Regulators are looking into whether the posts made from an account tied to Gill break any market-manipulation rules as other meme stocks, including movie theater chain AMC, enjoy rallies catalyzed by Gill’s unexpected return.
SIGNALS
Cashing in could be tricky for Roaring Kitty
It would be difficult for Gill to sell even a portion of his options without drawing so much attention that it could knock down their price, market analysts said. “It’s going to be challenging to monetize this without moving the market just because everybody’s hyper aware of this now,” Garrett DeSimone, head of quantitative research at OptionMetrics, told Reuters. Gill could avoid losses by shorting 12 million shares of GameStop before the options expire, options traders said.
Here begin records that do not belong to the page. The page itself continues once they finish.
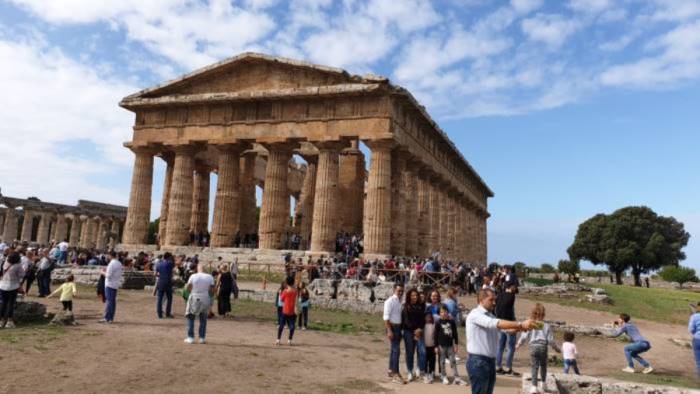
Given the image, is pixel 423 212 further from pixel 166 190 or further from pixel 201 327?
pixel 201 327

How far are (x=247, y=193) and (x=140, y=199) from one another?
6808 mm

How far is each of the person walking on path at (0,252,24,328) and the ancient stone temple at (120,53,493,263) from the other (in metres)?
17.8

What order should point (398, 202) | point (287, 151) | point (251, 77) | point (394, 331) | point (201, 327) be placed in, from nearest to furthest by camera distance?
point (394, 331), point (201, 327), point (398, 202), point (287, 151), point (251, 77)

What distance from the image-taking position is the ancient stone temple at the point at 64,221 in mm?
56406

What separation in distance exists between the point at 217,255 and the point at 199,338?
18.7 metres

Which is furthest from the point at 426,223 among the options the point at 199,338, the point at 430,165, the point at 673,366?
the point at 199,338

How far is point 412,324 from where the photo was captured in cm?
886

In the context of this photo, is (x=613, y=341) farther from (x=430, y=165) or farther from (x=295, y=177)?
(x=295, y=177)

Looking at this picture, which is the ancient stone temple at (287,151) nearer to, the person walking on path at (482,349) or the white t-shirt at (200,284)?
the white t-shirt at (200,284)

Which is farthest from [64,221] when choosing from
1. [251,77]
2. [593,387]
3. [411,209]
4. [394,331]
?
[593,387]

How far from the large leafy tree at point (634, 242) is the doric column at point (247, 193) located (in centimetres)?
5281

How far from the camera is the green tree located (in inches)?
2511

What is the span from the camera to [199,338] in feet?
34.8

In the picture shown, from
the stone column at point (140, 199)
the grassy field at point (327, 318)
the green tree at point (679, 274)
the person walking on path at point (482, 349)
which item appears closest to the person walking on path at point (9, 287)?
the grassy field at point (327, 318)
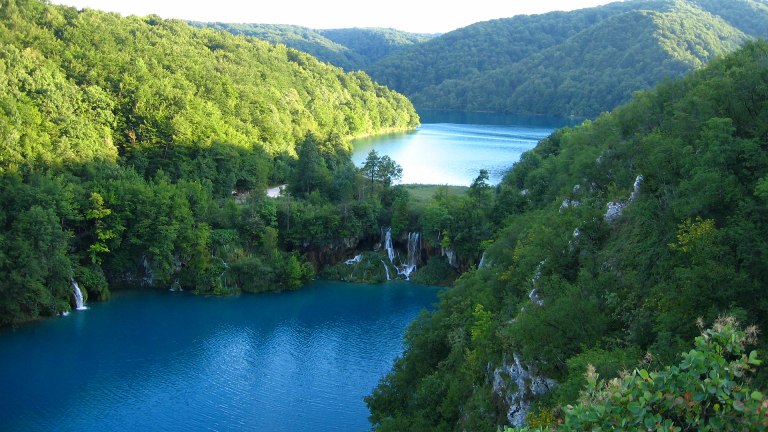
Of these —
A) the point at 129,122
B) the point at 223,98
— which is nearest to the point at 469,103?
the point at 223,98

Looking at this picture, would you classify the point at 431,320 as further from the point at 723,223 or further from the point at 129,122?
the point at 129,122

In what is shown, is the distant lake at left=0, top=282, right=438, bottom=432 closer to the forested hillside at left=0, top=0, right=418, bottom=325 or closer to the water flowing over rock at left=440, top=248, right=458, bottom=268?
the forested hillside at left=0, top=0, right=418, bottom=325

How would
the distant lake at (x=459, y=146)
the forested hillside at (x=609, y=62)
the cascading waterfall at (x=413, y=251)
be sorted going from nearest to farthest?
the cascading waterfall at (x=413, y=251)
the distant lake at (x=459, y=146)
the forested hillside at (x=609, y=62)

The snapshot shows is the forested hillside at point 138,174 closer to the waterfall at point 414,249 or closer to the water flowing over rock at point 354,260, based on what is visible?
the water flowing over rock at point 354,260

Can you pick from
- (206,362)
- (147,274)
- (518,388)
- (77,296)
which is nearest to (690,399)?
(518,388)

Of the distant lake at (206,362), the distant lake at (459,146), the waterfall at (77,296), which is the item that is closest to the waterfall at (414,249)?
the distant lake at (206,362)

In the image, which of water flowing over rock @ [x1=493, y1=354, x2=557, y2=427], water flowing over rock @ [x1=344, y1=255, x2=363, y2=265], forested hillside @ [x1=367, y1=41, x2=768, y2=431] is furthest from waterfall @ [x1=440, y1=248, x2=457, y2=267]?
water flowing over rock @ [x1=493, y1=354, x2=557, y2=427]

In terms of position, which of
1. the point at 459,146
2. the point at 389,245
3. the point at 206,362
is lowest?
the point at 206,362

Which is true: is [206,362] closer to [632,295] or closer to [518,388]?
[518,388]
GameStop frenzy shows signs of worrisome market trends
“The speculative juices over the last several weeks are certainly there,” an investment banking executive told Bloomberg, but expressed skepticism that the frenzy will last. Other Wall Street analysts echoed that concern, warning that getting swept up in a new meme-stock moment comes with the risk of major losses. The 2021 meme stocks rise came at a peculiar moment for the markets, a senior markets columnist wrote in The Wall Street Journal, and investors should be wary of trying to “outwit the crowd” again this time around.
Roaring Kitty stokes market manipulation concerns
This latest surge in GameStop was driven by a screenshot posted to the Roaring Kitty account with E*Trade, which is now considering kicking Gill off the platform over concerns that he could be manipulating the market for his own benefit. The platform, which is owned by Morgan Stanley, is discussing whether Gill’s post amounted to manipulation — and whether the firm is willing to risk “drawing the attention of his meme army by removing him,” the Wall Street Journal reported, potentially alienating customers. The Massachusetts securities division is also looking into the legality of Gill’s activities, the Journal reported.